**MATERIALS PROVIDED:**
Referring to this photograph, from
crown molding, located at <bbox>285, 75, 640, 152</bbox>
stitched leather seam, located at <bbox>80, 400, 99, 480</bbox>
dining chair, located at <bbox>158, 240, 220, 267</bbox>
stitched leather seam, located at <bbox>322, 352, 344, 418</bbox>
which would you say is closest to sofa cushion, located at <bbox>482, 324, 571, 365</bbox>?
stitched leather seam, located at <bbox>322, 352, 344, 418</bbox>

**GOAL:** Arrange every line of the records above as a Markdown table with two columns, Row for the line number and Line for the text, and leave out any blank lines.

**EXERCISE ANSWER:**
| Row | Line |
|---|---|
| 1 | Referring to this photograph, from |
| 2 | crown molding, located at <bbox>285, 75, 640, 152</bbox> |
| 3 | stitched leather seam, located at <bbox>80, 400, 99, 480</bbox> |
| 4 | dining chair, located at <bbox>158, 240, 220, 267</bbox> |
| 5 | stitched leather seam, located at <bbox>322, 352, 344, 418</bbox> |
| 6 | which would you say is closest to sofa cushion, located at <bbox>482, 324, 571, 365</bbox>? |
| 7 | stitched leather seam, located at <bbox>322, 352, 344, 418</bbox> |